One of Allan’s aviation titles “scooped” the national press. Sqn Ldr Eric Annal’s Harrier and Sea Harrier (1984) revealed how during the Falklands conflict experts at Farnborough and Marconi had invented and supplied a “black box” radar jammer to protect the aircraft in 15 days, when such an innovation would normally have cost four times as much and taken two years to develop. An enthusiastic Freemason, Allan could not resist the opportunity to acquire, in 1986, A Lewis, publishers of books on Masonic ritual and the quarterly The Square. He also took on a Surrey fertiliser business, Chase Organics, and through it a stake in (and ultimately control of) a local motor dealership, which grew to five garages in the south of England.
Ian Allan was born on June 29 1922, at Christ’s Hospital, Horsham, the son of George Allan, clerk to the school, and the former Mary Barnes. He would become a governor of the Hospital in 1944 and an almoner there from 1960-89, yet he was educated at St Paul’s.

A young trainspotter examining a Battle of Britain Class locomotive at the Southern Region British Railways Works at Eastleigh (Getty)
At 15 Ian lost a leg following a camping accident during exercises with the OTC, and this seemed to limit his career opportunities. Already a railway enthusiast (and regular visitor to the signal box at Christ’s Hospital station), he left school when war broke out to join the Southern’s staff at Waterloo. He helped to produce the company’s magazine and handle enquiries from the public – and increasingly from enthusiasts.
As soon as the war ended, he left the Southern – who were by now paying him £3 a week – and founded Ian Allan Ltd, taking over a bomb-damaged office in Vauxhall Bridge Road with a colleague and a typist; his father soon joined as financial director. In 1951 he moved the business to Hampton Court, removing the need to commute.
Allan bought the Hastings Miniature Railway with friends in 1948, going there whenever he felt the “need for steam”. In the 1960s he acquired the Great Cockcrow miniature railway near Chertsey on the death of its founder. When British Rail at the end of steam banned steam-hauled excursions using privately owned locomotives, he led an ultimately successful campaign for their return.

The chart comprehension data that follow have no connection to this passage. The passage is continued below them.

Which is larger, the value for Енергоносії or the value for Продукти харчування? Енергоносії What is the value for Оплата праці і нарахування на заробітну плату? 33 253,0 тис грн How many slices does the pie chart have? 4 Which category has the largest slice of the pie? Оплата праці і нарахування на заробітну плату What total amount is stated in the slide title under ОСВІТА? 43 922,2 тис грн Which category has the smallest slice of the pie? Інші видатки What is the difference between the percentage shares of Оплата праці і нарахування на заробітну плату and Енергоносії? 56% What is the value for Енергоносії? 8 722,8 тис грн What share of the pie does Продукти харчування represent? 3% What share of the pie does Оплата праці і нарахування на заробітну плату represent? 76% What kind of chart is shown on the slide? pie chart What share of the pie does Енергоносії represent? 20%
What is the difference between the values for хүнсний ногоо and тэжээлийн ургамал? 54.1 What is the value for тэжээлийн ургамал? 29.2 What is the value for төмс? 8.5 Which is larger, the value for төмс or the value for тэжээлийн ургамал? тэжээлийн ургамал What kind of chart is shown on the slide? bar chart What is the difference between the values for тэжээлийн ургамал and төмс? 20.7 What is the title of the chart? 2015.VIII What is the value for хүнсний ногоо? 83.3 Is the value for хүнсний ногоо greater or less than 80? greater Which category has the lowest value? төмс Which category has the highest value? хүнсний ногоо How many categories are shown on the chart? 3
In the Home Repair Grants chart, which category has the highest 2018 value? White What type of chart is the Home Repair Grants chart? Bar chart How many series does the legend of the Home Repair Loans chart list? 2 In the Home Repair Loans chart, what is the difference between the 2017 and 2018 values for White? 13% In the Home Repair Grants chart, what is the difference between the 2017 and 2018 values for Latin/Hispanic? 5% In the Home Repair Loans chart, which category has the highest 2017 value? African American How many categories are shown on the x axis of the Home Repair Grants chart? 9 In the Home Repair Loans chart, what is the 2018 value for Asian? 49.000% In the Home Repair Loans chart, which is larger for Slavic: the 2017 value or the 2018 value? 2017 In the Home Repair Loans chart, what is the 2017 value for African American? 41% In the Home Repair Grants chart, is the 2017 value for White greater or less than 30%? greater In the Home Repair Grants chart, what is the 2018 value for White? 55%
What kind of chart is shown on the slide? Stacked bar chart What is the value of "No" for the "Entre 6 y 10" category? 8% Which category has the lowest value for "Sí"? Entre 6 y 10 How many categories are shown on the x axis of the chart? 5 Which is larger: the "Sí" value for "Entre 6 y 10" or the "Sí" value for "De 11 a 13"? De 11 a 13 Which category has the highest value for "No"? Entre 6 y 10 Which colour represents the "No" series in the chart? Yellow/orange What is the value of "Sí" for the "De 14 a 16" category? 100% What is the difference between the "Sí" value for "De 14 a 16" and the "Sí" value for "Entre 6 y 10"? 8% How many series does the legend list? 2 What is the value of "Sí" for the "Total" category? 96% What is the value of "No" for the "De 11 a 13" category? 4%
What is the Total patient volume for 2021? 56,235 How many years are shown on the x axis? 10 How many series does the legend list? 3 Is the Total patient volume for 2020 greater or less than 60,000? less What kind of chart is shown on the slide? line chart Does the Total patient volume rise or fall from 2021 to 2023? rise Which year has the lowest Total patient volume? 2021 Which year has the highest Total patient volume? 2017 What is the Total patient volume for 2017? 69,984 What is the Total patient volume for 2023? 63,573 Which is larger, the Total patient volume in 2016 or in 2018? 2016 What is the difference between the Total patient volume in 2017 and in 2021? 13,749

As the railway preservation movement grew, Allan took an active part. He became president of the Main Line Steam Trust (Great Central Railway), vice-president of the Transport Trust and the Heritage Railways Association, chairman of the Association of Independent Railways and the Dart Valley Railway, and patron of the Mid-Hants Railway. From 1982 to 1984 he served on the Transport Users’ Consultative Committee for London.
Had Ian Allan not fallen into publishing, he had thought of becoming a hotelier and in 1969 he purchased the picturesque Broadway Hotel in Worcestershire, followed by the Mansion House Hotel in Evesham. He chaired the governors of King Edward’s School, Witley, and was treasurer of Bridewell Royal Hospital. He was appointed OBE in 1995.
He married Mollie Franklin in 1947. She and their two sons survive him.